Texte extrait:
* * * *

Je suis handi athlète, j'ai 44 ans, deux enfants et je rêve de représenter la France aux Jeux paralympiques

Actuellement 5ème joueuse française de tennis fauteuil, Sandrine Cauderon Paulin, 44 ans et mère de deux enfants, pourrait bien participer aux Jeux paralympiques de Paris 2024. Un rêve qui est aujourd'hui possible grâce au soutien de son entreprise, Randstad.

Je suis handi athlète, j'ai 44 ans, deux enfants et je rêve de représenter la France aux Jeux paralympiques
© Christophe Pouget

Il suffit parfois d'un instant et la vie que vous aviez imaginé change à jamais. Sandrine Cauderon Paulin peut témoigner de ces fractions de secondes qui viennent balayer toutes les croyances, les attentes et les espoirs en un rien de temps. Pour le meilleur ? Au cours de sa vie, cette femme de 44 ans, originaire de la région lyonnaise, en a vécu au moins deux. Le premier survient en 2007. Consultante en recrutement chez Randstad Search depuis un an, elle est victime d'un grave accident : "J'étais une cavalière très occasionnelle. En vacances, je monte à cheval avec des ami-e-s. Je suis au trot, puis je demande si je peux faire un galop. On me dit oui. Quelques secondes plus tard, j'étais au sol. Je suis tombée sur les fesses et là, ma colonne vertébrale s'est tassée. Sous la violence du choc, j'ai une vertèbre qui a explosé dans la moelle épinière. Je me suis retrouvée paraplégique à 28 ans, l'année au cours de laquelle j'étais en train de divorcer."

* * * *

Données enregistrées:
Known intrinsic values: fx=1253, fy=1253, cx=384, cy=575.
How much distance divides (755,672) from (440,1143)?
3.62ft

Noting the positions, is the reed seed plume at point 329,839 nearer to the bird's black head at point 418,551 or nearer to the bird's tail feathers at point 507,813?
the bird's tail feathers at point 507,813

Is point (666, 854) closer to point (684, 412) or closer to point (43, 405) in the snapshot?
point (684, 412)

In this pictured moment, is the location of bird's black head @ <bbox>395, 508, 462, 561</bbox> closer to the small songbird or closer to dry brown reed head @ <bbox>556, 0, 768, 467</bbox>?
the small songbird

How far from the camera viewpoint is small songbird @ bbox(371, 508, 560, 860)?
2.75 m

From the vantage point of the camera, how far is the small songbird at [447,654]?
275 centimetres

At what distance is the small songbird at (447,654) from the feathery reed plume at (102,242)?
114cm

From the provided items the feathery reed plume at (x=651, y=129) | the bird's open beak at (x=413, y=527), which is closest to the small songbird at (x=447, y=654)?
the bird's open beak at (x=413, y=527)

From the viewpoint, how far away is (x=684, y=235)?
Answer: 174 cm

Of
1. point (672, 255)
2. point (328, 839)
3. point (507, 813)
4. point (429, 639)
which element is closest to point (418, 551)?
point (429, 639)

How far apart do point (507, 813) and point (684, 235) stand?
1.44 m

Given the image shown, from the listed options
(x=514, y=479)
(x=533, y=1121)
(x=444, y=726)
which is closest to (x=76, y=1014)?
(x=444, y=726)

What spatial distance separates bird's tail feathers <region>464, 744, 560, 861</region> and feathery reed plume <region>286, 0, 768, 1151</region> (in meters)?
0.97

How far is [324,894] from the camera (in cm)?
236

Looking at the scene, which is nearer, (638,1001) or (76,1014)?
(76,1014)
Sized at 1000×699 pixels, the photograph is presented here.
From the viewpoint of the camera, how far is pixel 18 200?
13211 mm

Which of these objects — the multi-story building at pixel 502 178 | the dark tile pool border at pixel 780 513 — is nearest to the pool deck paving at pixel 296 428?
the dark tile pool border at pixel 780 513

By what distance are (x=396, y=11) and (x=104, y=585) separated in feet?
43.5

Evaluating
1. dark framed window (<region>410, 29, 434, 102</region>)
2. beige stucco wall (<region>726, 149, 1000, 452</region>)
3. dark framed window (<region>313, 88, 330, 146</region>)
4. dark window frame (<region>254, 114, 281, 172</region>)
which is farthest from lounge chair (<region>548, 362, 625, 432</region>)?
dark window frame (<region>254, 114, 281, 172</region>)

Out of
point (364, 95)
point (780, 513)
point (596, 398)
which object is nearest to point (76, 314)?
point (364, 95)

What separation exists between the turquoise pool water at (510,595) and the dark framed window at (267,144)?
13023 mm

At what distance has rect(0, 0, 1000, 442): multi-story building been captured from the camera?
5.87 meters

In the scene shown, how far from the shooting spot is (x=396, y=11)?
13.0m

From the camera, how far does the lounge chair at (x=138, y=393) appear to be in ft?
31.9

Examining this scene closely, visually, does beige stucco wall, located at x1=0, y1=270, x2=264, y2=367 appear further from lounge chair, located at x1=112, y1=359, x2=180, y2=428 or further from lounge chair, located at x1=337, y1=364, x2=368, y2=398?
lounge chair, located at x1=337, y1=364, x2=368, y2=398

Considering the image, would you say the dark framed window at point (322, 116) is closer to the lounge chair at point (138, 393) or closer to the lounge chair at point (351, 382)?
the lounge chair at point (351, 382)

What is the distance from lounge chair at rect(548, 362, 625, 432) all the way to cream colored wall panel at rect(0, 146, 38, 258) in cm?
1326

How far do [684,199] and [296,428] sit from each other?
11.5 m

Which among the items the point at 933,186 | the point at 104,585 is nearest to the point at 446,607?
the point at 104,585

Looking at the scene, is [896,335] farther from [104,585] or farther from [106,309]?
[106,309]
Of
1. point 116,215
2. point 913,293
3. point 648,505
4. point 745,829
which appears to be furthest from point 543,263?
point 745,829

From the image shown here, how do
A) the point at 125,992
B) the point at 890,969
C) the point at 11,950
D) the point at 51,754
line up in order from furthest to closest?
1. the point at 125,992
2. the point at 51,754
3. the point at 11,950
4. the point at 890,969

* * * *

Tâche courte: Mets à jour le passage du portrait de la joueuse de tennis fauteuil compris entre « Actuellement 5ème joueuse » et « son entreprise, Randstad. », bornes incluses, en remplaçant « mère » par « maman ».

Solution détaillée:
Actuellement 5ème joueuse française de tennis fauteuil, Sandrine Cauderon Paulin, 44 ans et maman de deux enfants, pourrait bien participer aux Jeux paralympiques de Paris 2024. Un rêve qui est aujourd'hui possible grâce au soutien de son entreprise, Randstad.